Bring \(\tau^{\prime}=\left\{\begin{array}{lll} \tau & m=0 & (0 \leq \tau \leq \mathrm{T}) \\ \tau-\mathrm{T} & m=1 & (\mathrm{~T} \leq \tau \leq 2 \mathrm{~T}) \end{array}\right.\) into (10) to get the autocorrelation function, so the final M-ary MSK expression is:
\(R^{M}(\tau)={R^{M}}_{m=0}(\tau)+{R^{M}}_{m=1}(\tau)={R 1^{M}}_{m=0}(\tau)+{R 2^{M}}_{m=0}(\tau)+{R^{M}}_{m=1}(\tau)\) (11)

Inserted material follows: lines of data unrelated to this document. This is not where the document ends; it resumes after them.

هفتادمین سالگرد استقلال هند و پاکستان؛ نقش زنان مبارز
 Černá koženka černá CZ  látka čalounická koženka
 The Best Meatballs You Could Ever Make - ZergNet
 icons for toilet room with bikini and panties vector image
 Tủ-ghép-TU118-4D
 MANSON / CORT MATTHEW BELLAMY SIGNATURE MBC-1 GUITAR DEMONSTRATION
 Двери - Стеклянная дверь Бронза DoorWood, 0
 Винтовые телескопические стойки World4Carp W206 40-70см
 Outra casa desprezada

Where T is a time interval. Because of the symmetry of the correlation function, the expressions in −2T ≤ t ≤ -T and −T ≤ t ≤ 0 are equal to equations T ≤ t ≤ 2 and 0 ≤ t ≤ T , respectively.
4. PSD function
Once the autocorrelation function RM(τ) in section 3 has been evaluated. The PSD function can be derived directly by performing a Fourier transform on the autocorrelation function. Here is the derivation process:
\(\begin{aligned} S^{M} &=F\left\{R^{M}(\tau)\right\}=\int_{-\infty}^{\infty} R^{M}(\tau) e^{-j \omega \tau} d \tau=2 \int_{-\infty}^{\infty} R^{M}(\tau) \cos 2 \pi f \tau d \tau \\ &=2 \int_{-\infty}^{\infty} {R^{M}}_{m=0}(\tau) \cos 2 \pi f \tau d \tau+2 \int_{-\infty}^{\infty} {R^{M}}_{m=1}(\tau) \cos 2 \pi f \tau d \tau \\ &={S^{M}}_{m=0}+{S^{M}}_{m=1} \end{aligned}\) (12)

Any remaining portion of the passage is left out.